**YOUR INSTRUCTIONS:** In the figure legend below, which technique was used to characterize the diameter and zeta potential of the NP library?

**DOCUMENT SECTION:**
Figure 1. Assessing NP-cell interactions across hundreds of cancer cell lines simultaneously.

(A) Schematic of the nanoPRISM assay: Fluorescently-labeled NPs are incubated with pooled cancer cells before fluorescence-activated cell sorting (FACS) by NP-association and sequencing of DNA barcodes for downstream analyses. (B) Characterization of the diameter and zeta potential of the NP library via dynamic light scattering. Data are represented as the mean and standard deviation of three technical repeats. Formulations marked with an asterisk represent drug-free analogs of clinical liposomal formulations as described in the text. (C) Raw data from the screen were obtained in the form of barcode counts, with similar numerical distribution of barcodes in each bin, represented as a stacked histogram. (D) Accounting for baseline differences in barcode representation yields the probability (P) that each cell line will be found in a particular bin. (E) Probabilities are collapsed into a single weighted average (WA) for each NP-cell line pair. (F) A similarity matrix collapsing WA values for 488 cell lines reveals clusters of NP formulations with the same core formulation. (G) Principal component analysis (PCA) of NP-cell line WA values at 24 h confirms distinct clustering of NP formulations based on core composition (left) but cell lines do not form clusters (right).

**EXCERPTED DATA:**
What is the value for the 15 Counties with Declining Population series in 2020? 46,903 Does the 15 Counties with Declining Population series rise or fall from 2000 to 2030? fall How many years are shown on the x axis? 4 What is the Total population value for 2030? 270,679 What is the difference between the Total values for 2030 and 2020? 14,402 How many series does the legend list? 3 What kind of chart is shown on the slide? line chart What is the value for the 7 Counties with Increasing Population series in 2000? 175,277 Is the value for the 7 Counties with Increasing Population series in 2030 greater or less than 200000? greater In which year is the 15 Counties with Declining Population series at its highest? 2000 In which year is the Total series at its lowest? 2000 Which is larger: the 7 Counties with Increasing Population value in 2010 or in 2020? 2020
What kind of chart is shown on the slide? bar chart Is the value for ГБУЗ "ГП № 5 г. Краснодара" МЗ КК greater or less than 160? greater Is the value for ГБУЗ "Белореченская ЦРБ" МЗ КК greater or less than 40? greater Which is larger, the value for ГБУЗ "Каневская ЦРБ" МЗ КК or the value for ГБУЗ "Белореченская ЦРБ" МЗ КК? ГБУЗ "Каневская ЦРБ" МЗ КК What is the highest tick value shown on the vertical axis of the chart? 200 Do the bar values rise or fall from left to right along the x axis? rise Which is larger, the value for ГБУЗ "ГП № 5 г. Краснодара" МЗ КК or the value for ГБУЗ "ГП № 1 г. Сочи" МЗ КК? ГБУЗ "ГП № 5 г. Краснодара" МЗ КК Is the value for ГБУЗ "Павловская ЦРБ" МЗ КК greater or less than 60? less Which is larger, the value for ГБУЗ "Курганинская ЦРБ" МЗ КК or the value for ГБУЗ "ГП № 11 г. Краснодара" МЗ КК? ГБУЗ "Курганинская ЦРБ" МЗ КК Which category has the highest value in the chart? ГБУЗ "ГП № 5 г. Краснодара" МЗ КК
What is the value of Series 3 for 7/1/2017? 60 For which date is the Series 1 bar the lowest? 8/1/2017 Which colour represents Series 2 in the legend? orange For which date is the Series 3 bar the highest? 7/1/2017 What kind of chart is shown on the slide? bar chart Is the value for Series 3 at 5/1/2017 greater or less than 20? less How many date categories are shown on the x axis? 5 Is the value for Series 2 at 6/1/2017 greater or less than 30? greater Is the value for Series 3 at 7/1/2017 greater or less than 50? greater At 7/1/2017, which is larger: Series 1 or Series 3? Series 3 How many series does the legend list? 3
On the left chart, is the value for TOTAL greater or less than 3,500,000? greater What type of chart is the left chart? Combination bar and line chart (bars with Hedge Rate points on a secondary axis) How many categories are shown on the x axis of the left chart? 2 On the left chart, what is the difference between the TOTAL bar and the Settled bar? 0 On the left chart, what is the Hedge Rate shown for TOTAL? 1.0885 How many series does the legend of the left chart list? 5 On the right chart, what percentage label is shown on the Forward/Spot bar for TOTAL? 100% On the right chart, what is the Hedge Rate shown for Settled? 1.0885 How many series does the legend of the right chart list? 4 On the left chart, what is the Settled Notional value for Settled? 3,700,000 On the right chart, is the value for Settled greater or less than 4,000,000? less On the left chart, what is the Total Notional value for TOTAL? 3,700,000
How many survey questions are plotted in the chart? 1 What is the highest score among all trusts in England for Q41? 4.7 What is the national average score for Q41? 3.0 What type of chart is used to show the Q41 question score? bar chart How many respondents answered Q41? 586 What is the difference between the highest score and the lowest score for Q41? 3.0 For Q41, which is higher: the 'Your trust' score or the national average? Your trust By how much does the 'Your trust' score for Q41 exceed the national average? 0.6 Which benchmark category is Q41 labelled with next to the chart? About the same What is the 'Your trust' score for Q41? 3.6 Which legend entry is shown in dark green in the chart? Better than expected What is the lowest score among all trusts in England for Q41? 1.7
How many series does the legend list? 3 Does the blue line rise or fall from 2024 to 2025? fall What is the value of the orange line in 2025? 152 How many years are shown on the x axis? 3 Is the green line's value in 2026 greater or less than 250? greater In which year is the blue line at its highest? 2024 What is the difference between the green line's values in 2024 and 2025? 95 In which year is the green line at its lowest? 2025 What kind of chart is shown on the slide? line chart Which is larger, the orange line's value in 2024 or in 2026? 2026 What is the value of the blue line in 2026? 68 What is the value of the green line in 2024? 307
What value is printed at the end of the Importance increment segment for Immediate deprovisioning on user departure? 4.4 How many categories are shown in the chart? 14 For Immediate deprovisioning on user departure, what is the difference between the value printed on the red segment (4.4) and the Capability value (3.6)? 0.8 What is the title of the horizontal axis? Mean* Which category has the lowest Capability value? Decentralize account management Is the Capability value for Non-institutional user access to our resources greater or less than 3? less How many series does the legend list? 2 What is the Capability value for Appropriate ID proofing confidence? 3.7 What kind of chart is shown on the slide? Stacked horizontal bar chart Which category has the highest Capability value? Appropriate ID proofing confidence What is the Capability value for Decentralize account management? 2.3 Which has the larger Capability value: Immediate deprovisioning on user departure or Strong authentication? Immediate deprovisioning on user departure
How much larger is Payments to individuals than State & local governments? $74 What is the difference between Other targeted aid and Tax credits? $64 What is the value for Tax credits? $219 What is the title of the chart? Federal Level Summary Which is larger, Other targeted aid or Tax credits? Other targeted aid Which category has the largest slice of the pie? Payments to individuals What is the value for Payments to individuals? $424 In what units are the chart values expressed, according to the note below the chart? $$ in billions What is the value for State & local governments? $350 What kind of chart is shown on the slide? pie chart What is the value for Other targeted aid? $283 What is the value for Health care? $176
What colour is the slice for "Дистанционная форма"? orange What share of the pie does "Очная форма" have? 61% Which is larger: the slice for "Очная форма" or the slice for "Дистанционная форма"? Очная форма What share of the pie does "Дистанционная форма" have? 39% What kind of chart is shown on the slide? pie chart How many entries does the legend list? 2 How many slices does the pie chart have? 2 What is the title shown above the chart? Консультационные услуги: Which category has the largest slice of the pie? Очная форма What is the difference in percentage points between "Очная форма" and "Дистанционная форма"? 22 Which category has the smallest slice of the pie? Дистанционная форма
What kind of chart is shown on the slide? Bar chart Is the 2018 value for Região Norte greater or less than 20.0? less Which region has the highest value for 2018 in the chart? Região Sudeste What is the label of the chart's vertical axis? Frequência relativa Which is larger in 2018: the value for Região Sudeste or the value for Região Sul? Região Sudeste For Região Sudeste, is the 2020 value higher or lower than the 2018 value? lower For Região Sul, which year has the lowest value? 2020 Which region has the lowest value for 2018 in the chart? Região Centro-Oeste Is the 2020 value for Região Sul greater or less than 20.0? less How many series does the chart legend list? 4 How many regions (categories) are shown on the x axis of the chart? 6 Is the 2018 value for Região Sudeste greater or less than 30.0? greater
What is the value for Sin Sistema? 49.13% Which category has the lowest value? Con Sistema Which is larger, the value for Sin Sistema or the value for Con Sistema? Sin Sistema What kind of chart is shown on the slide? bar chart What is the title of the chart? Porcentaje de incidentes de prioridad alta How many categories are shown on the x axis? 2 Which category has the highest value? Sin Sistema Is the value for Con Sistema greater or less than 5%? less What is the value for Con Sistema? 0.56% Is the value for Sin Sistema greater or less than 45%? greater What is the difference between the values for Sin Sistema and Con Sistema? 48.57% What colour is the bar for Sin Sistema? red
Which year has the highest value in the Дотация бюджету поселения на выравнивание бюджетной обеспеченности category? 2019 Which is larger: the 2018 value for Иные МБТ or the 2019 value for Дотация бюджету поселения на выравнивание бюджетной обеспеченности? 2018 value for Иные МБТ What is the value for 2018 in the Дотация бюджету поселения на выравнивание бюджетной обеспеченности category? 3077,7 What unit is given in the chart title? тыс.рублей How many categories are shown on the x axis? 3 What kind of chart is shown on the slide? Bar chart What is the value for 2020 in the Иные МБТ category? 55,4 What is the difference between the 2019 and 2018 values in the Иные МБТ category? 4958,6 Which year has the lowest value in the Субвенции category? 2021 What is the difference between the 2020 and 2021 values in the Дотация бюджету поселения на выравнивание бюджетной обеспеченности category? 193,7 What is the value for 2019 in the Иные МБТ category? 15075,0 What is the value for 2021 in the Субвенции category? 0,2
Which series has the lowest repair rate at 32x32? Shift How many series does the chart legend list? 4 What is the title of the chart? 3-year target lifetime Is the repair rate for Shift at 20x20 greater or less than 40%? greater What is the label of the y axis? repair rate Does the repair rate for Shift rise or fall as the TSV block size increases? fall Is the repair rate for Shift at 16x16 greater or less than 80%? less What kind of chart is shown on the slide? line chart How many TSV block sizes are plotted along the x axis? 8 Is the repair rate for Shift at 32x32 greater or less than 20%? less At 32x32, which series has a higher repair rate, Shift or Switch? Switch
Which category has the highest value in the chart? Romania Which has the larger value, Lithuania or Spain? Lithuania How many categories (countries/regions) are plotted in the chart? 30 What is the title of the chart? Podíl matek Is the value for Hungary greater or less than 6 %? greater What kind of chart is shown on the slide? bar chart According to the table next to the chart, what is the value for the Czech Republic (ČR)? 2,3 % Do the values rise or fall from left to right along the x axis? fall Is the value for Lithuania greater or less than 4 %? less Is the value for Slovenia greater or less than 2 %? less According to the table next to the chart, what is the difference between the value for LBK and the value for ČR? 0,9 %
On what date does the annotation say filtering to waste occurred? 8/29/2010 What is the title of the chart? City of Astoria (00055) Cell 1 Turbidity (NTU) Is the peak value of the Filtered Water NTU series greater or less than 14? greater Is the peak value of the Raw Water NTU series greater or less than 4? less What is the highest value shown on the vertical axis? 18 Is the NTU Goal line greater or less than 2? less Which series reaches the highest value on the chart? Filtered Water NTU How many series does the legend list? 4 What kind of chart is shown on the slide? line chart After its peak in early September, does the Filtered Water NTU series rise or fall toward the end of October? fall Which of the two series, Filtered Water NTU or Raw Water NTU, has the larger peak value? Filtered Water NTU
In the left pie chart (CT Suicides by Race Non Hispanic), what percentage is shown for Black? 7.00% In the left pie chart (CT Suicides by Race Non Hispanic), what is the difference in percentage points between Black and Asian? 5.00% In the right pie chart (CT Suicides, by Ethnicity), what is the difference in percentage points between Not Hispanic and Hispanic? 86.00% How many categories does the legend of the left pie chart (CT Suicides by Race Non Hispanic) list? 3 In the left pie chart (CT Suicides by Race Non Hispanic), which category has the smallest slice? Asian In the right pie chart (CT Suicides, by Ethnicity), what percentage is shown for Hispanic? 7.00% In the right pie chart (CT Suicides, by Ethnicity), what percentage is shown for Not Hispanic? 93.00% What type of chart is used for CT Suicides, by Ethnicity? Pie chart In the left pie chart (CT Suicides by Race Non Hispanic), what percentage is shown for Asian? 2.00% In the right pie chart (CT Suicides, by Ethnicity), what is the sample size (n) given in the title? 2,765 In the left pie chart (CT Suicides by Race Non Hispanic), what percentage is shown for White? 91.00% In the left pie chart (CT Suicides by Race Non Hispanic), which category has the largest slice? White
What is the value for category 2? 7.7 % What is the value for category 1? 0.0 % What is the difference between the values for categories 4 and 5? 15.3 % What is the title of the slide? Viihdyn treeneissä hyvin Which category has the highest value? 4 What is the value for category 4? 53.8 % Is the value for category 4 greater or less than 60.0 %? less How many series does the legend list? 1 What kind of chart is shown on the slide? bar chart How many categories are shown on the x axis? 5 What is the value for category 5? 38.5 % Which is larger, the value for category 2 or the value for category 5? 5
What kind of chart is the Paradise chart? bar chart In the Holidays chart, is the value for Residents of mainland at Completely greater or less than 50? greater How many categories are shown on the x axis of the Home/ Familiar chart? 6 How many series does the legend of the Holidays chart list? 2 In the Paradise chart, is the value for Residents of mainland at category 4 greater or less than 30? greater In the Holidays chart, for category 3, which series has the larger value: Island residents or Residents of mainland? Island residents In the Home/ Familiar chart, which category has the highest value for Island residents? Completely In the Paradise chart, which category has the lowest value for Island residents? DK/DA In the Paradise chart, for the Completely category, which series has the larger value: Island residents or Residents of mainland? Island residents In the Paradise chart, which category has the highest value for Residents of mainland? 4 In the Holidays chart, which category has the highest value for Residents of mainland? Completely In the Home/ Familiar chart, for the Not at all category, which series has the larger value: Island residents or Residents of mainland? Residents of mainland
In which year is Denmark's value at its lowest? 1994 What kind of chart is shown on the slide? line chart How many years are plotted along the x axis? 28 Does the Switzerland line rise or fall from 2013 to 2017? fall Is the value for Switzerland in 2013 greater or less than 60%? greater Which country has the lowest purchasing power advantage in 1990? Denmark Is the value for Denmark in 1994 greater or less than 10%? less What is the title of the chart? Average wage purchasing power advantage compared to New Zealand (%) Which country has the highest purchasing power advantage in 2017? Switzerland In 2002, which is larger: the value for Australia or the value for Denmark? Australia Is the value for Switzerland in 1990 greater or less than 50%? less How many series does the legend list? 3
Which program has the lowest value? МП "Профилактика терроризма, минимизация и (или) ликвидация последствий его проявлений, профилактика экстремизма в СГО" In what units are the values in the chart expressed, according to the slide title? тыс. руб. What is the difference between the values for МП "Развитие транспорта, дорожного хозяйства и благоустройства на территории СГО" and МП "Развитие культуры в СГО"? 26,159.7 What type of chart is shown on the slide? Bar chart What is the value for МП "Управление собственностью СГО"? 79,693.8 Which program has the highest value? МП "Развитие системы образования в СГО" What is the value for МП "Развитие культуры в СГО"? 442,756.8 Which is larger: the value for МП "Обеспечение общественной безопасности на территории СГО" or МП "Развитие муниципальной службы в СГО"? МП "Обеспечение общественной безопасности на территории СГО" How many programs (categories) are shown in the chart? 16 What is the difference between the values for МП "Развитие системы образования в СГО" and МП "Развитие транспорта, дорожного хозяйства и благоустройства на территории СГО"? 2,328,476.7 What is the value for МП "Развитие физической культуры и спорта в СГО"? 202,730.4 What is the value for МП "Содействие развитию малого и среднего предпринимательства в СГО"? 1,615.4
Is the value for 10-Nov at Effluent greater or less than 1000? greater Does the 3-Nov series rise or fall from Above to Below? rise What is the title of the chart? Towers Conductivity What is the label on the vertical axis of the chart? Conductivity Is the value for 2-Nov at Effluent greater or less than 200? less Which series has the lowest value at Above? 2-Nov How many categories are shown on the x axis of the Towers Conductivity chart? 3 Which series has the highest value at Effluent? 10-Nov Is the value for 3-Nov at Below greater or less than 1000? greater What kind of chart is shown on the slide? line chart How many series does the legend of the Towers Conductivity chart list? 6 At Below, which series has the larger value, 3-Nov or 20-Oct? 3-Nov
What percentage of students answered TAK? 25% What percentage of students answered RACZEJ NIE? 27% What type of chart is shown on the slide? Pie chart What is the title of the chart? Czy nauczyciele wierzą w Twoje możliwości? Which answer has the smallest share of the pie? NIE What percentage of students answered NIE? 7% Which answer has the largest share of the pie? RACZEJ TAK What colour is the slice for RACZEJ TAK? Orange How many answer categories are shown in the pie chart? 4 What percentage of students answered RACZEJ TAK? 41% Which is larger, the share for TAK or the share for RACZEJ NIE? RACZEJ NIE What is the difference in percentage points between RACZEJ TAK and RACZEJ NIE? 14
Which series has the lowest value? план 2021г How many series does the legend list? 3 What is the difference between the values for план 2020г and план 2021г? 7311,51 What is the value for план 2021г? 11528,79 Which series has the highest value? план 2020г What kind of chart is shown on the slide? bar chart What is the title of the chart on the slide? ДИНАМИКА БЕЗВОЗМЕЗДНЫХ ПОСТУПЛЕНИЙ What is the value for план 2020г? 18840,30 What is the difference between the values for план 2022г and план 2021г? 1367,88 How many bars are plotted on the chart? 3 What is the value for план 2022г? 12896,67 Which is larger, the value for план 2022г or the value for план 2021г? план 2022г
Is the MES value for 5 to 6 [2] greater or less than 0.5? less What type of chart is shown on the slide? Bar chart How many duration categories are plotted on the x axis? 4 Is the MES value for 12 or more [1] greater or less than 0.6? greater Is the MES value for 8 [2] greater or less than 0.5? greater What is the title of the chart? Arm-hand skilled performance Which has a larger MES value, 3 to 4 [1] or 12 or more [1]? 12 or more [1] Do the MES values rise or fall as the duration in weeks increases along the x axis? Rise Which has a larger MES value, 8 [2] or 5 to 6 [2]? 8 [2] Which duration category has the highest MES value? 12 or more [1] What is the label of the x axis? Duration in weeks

**ANSWER SECTION:** Dynamic light scattering